Los 78xx si que son capaces de dar xx voltios siempre que Vin sea = o mayor que Vout (xx), pero yo he comprobado que esto es cierto y fiable solo en casos en los que se quiera reducir el voltaje (como es este caso) de una señal que sea continua y pura. es decir, mientras que no usemos el circuito como rectificador de señal para obtener xx volts de una señal rizada o similar, la restriccion de los 3V queda anulada en la practica. Si afirmo esto es por que yo he usado un par de reguladores 7812 para obtener siempre 12V de una bateria de moto (14,3V - 12V). el voltaje solo descendia por debajo de 12V en la patilla de salida cuando la bateria descendia por debajo de 12V.
para ser honesto, al introducir un divisor de tension en la toma de referencia de un 7818 para obtener 20V no se si seria aplicable esta regla, pero teniendo en cuenta que la fuente proporciona una señal pura de CC, dudo que el rectificador tuviese problemas en ofrecer el voltaje deseado.
de todas formas, recuerdo que el compañero dispone de una fuente que oscilará entre 24V-26V, asi que de todas formas en este caso no habria problemas en ese asunto.

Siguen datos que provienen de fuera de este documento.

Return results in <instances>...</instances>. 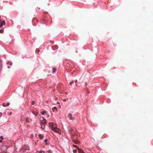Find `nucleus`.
<instances>
[{"label":"nucleus","instance_id":"obj_11","mask_svg":"<svg viewBox=\"0 0 153 153\" xmlns=\"http://www.w3.org/2000/svg\"><path fill=\"white\" fill-rule=\"evenodd\" d=\"M53 71H52V73H55L56 70V68H53Z\"/></svg>","mask_w":153,"mask_h":153},{"label":"nucleus","instance_id":"obj_24","mask_svg":"<svg viewBox=\"0 0 153 153\" xmlns=\"http://www.w3.org/2000/svg\"><path fill=\"white\" fill-rule=\"evenodd\" d=\"M0 138H1V139H3V137L2 136H1L0 137Z\"/></svg>","mask_w":153,"mask_h":153},{"label":"nucleus","instance_id":"obj_14","mask_svg":"<svg viewBox=\"0 0 153 153\" xmlns=\"http://www.w3.org/2000/svg\"><path fill=\"white\" fill-rule=\"evenodd\" d=\"M73 83H74V81H72V82H70L69 83L70 85V86H71L72 84Z\"/></svg>","mask_w":153,"mask_h":153},{"label":"nucleus","instance_id":"obj_7","mask_svg":"<svg viewBox=\"0 0 153 153\" xmlns=\"http://www.w3.org/2000/svg\"><path fill=\"white\" fill-rule=\"evenodd\" d=\"M38 136L40 139H42L44 137V136L42 134H39Z\"/></svg>","mask_w":153,"mask_h":153},{"label":"nucleus","instance_id":"obj_2","mask_svg":"<svg viewBox=\"0 0 153 153\" xmlns=\"http://www.w3.org/2000/svg\"><path fill=\"white\" fill-rule=\"evenodd\" d=\"M30 149V148L29 146L27 145H25L24 147H22L20 151L22 152H24L26 150H29Z\"/></svg>","mask_w":153,"mask_h":153},{"label":"nucleus","instance_id":"obj_32","mask_svg":"<svg viewBox=\"0 0 153 153\" xmlns=\"http://www.w3.org/2000/svg\"><path fill=\"white\" fill-rule=\"evenodd\" d=\"M87 83H85V85H87Z\"/></svg>","mask_w":153,"mask_h":153},{"label":"nucleus","instance_id":"obj_8","mask_svg":"<svg viewBox=\"0 0 153 153\" xmlns=\"http://www.w3.org/2000/svg\"><path fill=\"white\" fill-rule=\"evenodd\" d=\"M5 24V21H3L1 24L0 25V26L1 27H2V26L3 25H4Z\"/></svg>","mask_w":153,"mask_h":153},{"label":"nucleus","instance_id":"obj_15","mask_svg":"<svg viewBox=\"0 0 153 153\" xmlns=\"http://www.w3.org/2000/svg\"><path fill=\"white\" fill-rule=\"evenodd\" d=\"M35 103V102L34 101H32L31 102V104L32 105H33Z\"/></svg>","mask_w":153,"mask_h":153},{"label":"nucleus","instance_id":"obj_23","mask_svg":"<svg viewBox=\"0 0 153 153\" xmlns=\"http://www.w3.org/2000/svg\"><path fill=\"white\" fill-rule=\"evenodd\" d=\"M63 100L64 101H66V99H64Z\"/></svg>","mask_w":153,"mask_h":153},{"label":"nucleus","instance_id":"obj_30","mask_svg":"<svg viewBox=\"0 0 153 153\" xmlns=\"http://www.w3.org/2000/svg\"><path fill=\"white\" fill-rule=\"evenodd\" d=\"M11 114H12V113H11V112H10V115H11Z\"/></svg>","mask_w":153,"mask_h":153},{"label":"nucleus","instance_id":"obj_27","mask_svg":"<svg viewBox=\"0 0 153 153\" xmlns=\"http://www.w3.org/2000/svg\"><path fill=\"white\" fill-rule=\"evenodd\" d=\"M7 68H10V66H8L7 67Z\"/></svg>","mask_w":153,"mask_h":153},{"label":"nucleus","instance_id":"obj_16","mask_svg":"<svg viewBox=\"0 0 153 153\" xmlns=\"http://www.w3.org/2000/svg\"><path fill=\"white\" fill-rule=\"evenodd\" d=\"M43 126H42H42H41V128L42 129H44L45 128L44 126H44V125H43Z\"/></svg>","mask_w":153,"mask_h":153},{"label":"nucleus","instance_id":"obj_6","mask_svg":"<svg viewBox=\"0 0 153 153\" xmlns=\"http://www.w3.org/2000/svg\"><path fill=\"white\" fill-rule=\"evenodd\" d=\"M10 105V103H3V106L4 107H6L7 106H8Z\"/></svg>","mask_w":153,"mask_h":153},{"label":"nucleus","instance_id":"obj_33","mask_svg":"<svg viewBox=\"0 0 153 153\" xmlns=\"http://www.w3.org/2000/svg\"><path fill=\"white\" fill-rule=\"evenodd\" d=\"M2 142L1 140H0V142Z\"/></svg>","mask_w":153,"mask_h":153},{"label":"nucleus","instance_id":"obj_25","mask_svg":"<svg viewBox=\"0 0 153 153\" xmlns=\"http://www.w3.org/2000/svg\"><path fill=\"white\" fill-rule=\"evenodd\" d=\"M57 104H59V105H60V103H59V102H57Z\"/></svg>","mask_w":153,"mask_h":153},{"label":"nucleus","instance_id":"obj_4","mask_svg":"<svg viewBox=\"0 0 153 153\" xmlns=\"http://www.w3.org/2000/svg\"><path fill=\"white\" fill-rule=\"evenodd\" d=\"M77 150L78 151L79 153H85L83 150H82L81 149L78 148L77 146Z\"/></svg>","mask_w":153,"mask_h":153},{"label":"nucleus","instance_id":"obj_26","mask_svg":"<svg viewBox=\"0 0 153 153\" xmlns=\"http://www.w3.org/2000/svg\"><path fill=\"white\" fill-rule=\"evenodd\" d=\"M59 108H61V106L60 105H59Z\"/></svg>","mask_w":153,"mask_h":153},{"label":"nucleus","instance_id":"obj_22","mask_svg":"<svg viewBox=\"0 0 153 153\" xmlns=\"http://www.w3.org/2000/svg\"><path fill=\"white\" fill-rule=\"evenodd\" d=\"M47 141V139H45V140H44V142H46Z\"/></svg>","mask_w":153,"mask_h":153},{"label":"nucleus","instance_id":"obj_9","mask_svg":"<svg viewBox=\"0 0 153 153\" xmlns=\"http://www.w3.org/2000/svg\"><path fill=\"white\" fill-rule=\"evenodd\" d=\"M54 123H49V125L50 126H53Z\"/></svg>","mask_w":153,"mask_h":153},{"label":"nucleus","instance_id":"obj_1","mask_svg":"<svg viewBox=\"0 0 153 153\" xmlns=\"http://www.w3.org/2000/svg\"><path fill=\"white\" fill-rule=\"evenodd\" d=\"M39 121L40 124L41 125V126H42V124L43 125L45 126L46 124V120L43 117H42L40 118Z\"/></svg>","mask_w":153,"mask_h":153},{"label":"nucleus","instance_id":"obj_29","mask_svg":"<svg viewBox=\"0 0 153 153\" xmlns=\"http://www.w3.org/2000/svg\"><path fill=\"white\" fill-rule=\"evenodd\" d=\"M49 117V115H48V116H47V117Z\"/></svg>","mask_w":153,"mask_h":153},{"label":"nucleus","instance_id":"obj_19","mask_svg":"<svg viewBox=\"0 0 153 153\" xmlns=\"http://www.w3.org/2000/svg\"><path fill=\"white\" fill-rule=\"evenodd\" d=\"M73 152L74 153H76V150H73Z\"/></svg>","mask_w":153,"mask_h":153},{"label":"nucleus","instance_id":"obj_21","mask_svg":"<svg viewBox=\"0 0 153 153\" xmlns=\"http://www.w3.org/2000/svg\"><path fill=\"white\" fill-rule=\"evenodd\" d=\"M77 144H79V141H78V140H77Z\"/></svg>","mask_w":153,"mask_h":153},{"label":"nucleus","instance_id":"obj_5","mask_svg":"<svg viewBox=\"0 0 153 153\" xmlns=\"http://www.w3.org/2000/svg\"><path fill=\"white\" fill-rule=\"evenodd\" d=\"M72 114L71 113L68 114V117L69 118L70 120H73V118L72 117Z\"/></svg>","mask_w":153,"mask_h":153},{"label":"nucleus","instance_id":"obj_17","mask_svg":"<svg viewBox=\"0 0 153 153\" xmlns=\"http://www.w3.org/2000/svg\"><path fill=\"white\" fill-rule=\"evenodd\" d=\"M48 153H52V152L51 150H49L48 151Z\"/></svg>","mask_w":153,"mask_h":153},{"label":"nucleus","instance_id":"obj_10","mask_svg":"<svg viewBox=\"0 0 153 153\" xmlns=\"http://www.w3.org/2000/svg\"><path fill=\"white\" fill-rule=\"evenodd\" d=\"M53 109H55L56 111H57V108L56 107H54L52 108V111L53 112H54Z\"/></svg>","mask_w":153,"mask_h":153},{"label":"nucleus","instance_id":"obj_34","mask_svg":"<svg viewBox=\"0 0 153 153\" xmlns=\"http://www.w3.org/2000/svg\"><path fill=\"white\" fill-rule=\"evenodd\" d=\"M1 21V19H0V22Z\"/></svg>","mask_w":153,"mask_h":153},{"label":"nucleus","instance_id":"obj_18","mask_svg":"<svg viewBox=\"0 0 153 153\" xmlns=\"http://www.w3.org/2000/svg\"><path fill=\"white\" fill-rule=\"evenodd\" d=\"M3 31V30H0V33H2Z\"/></svg>","mask_w":153,"mask_h":153},{"label":"nucleus","instance_id":"obj_31","mask_svg":"<svg viewBox=\"0 0 153 153\" xmlns=\"http://www.w3.org/2000/svg\"><path fill=\"white\" fill-rule=\"evenodd\" d=\"M33 134H32V135H31V137H33Z\"/></svg>","mask_w":153,"mask_h":153},{"label":"nucleus","instance_id":"obj_13","mask_svg":"<svg viewBox=\"0 0 153 153\" xmlns=\"http://www.w3.org/2000/svg\"><path fill=\"white\" fill-rule=\"evenodd\" d=\"M7 64L9 65H12V63L10 62H7Z\"/></svg>","mask_w":153,"mask_h":153},{"label":"nucleus","instance_id":"obj_28","mask_svg":"<svg viewBox=\"0 0 153 153\" xmlns=\"http://www.w3.org/2000/svg\"><path fill=\"white\" fill-rule=\"evenodd\" d=\"M87 93H88H88L89 92V91H88V90H87Z\"/></svg>","mask_w":153,"mask_h":153},{"label":"nucleus","instance_id":"obj_20","mask_svg":"<svg viewBox=\"0 0 153 153\" xmlns=\"http://www.w3.org/2000/svg\"><path fill=\"white\" fill-rule=\"evenodd\" d=\"M26 122H28V120L27 119V118H26Z\"/></svg>","mask_w":153,"mask_h":153},{"label":"nucleus","instance_id":"obj_3","mask_svg":"<svg viewBox=\"0 0 153 153\" xmlns=\"http://www.w3.org/2000/svg\"><path fill=\"white\" fill-rule=\"evenodd\" d=\"M51 129L53 131H54L58 133L59 134H61V132L60 130L59 129L56 128V127H52L51 128Z\"/></svg>","mask_w":153,"mask_h":153},{"label":"nucleus","instance_id":"obj_35","mask_svg":"<svg viewBox=\"0 0 153 153\" xmlns=\"http://www.w3.org/2000/svg\"><path fill=\"white\" fill-rule=\"evenodd\" d=\"M65 94H67L66 92H65Z\"/></svg>","mask_w":153,"mask_h":153},{"label":"nucleus","instance_id":"obj_12","mask_svg":"<svg viewBox=\"0 0 153 153\" xmlns=\"http://www.w3.org/2000/svg\"><path fill=\"white\" fill-rule=\"evenodd\" d=\"M46 112L45 111H43L42 112L41 114L42 115H44L46 113Z\"/></svg>","mask_w":153,"mask_h":153}]
</instances>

como tambien dije anteriormente, creo que el step-down por PWM es siempre lo mas recomendable para lograr buen rendimiento, pero no estamos hablando de un proceso industrial, sino de alimentar un ordenador ahorrando dinero y tiempo. y siempre que pienso en algun proyecto de similares caracteristicas me decanto por los 78xx.


----------



## br1iri (Feb 9, 2010)

Hola de nuevo,lo cierto es que ahora mismo las baterias tienen que alimentar otro aparato pero la idea es que al final haya dos de 12V solo para el portatil.
Quizas sea mejor emplear los 7818 debido a que las baterias si se pueden descargar algo durante la noche y bajar de 23V.Para este caso como debo calcular el número de reguladores que he de poner y las resistencias que llevan para el divisor para no meterle mucha instensidad??

Supongo que asi también tengo que acoplar un ventilador??Porque la instación esta en una zona muyyy fria,ahora mismo a a máximas de 5º...
Muchas gracias y al menos espero q esto pueda ayudar también a alguien más.


----------



## elaficionado (Feb 9, 2010)

Hola.
Usa mejor el LM338 ya que soporta 5A, y para 18V  R1=120 ohm, R2=1600 ohm  ó (1500 ohm + 100 ohm) o también usa un potenciómetro de calibración (o de prefijado llamado también preset).
Un disipsdor de calor.

Chao.
elaficionado.


----------



## DOSMETROS (Feb 9, 2010)

*Jose Juan* , sigue siendo válido que los 78XX necesitan mínimo 3 Vcc para poder seguir cumpliendo su objetivo que es REGULAR  .

Por debajo de su tensión de referencia simplemente "dejan pasar" sin regulación alguna  .

En ese caso se lo usaría simplemente para que la tensión no supere los 18 Vcc.


----------



## br1iri (Feb 25, 2010)

Hola de nuevo,al final realice el circuito con el LM338k con R1=120ohm y R2=1800ohm,2 diodos 1n4007 y 2 condensadores de 2,2uF y me queda una Vo:23v con Vi=24,7v....No entiendo a que se debe,he probado a reducir R2 pero no da resultado..
Si teneis alguna idea y/o sugerencia .

Un saludo y thx


----------



## elaficionado (Feb 25, 2010)

Hola.
Generalmente ese circuito funciona, las fallas suelen ocurrir cuando los terminales están conectados de manera incorrecta o algún elemento está mal conectado.
Si puedes publica fotos de tu circuito y así tener una mejor idea.

Chao.
elaficionado.


----------



## br1iri (Mar 9, 2010)

Hola,aqui adjunto una foto del circuito,esta sin los diodos y condensadores y daba una salida de 10V????
Además probe también los l7820,que parecia que funcionaba bien poniendo 4 en paralelo pero al conectarlo a las pilas (12v/95Ah) al cabo de un rato comenzaban a dar 12-10v en vez de 20.
Si teneis alguna idea siempre es bienvenida
Gracias


----------



## DOSMETROS (Mar 9, 2010)

No usas disipador? 

Un Protoboard no soporta tanta corriente


----------



## br1iri (Mar 9, 2010)

Lo he montado aqui antes para comprobar si funcionaba...
Luego iba a montarlo en la placa con el disipador.Sunque puede que si el problema sea usar un ladrillo.
Que amperaje soporta??lo pense pero no he visto nada....:0


----------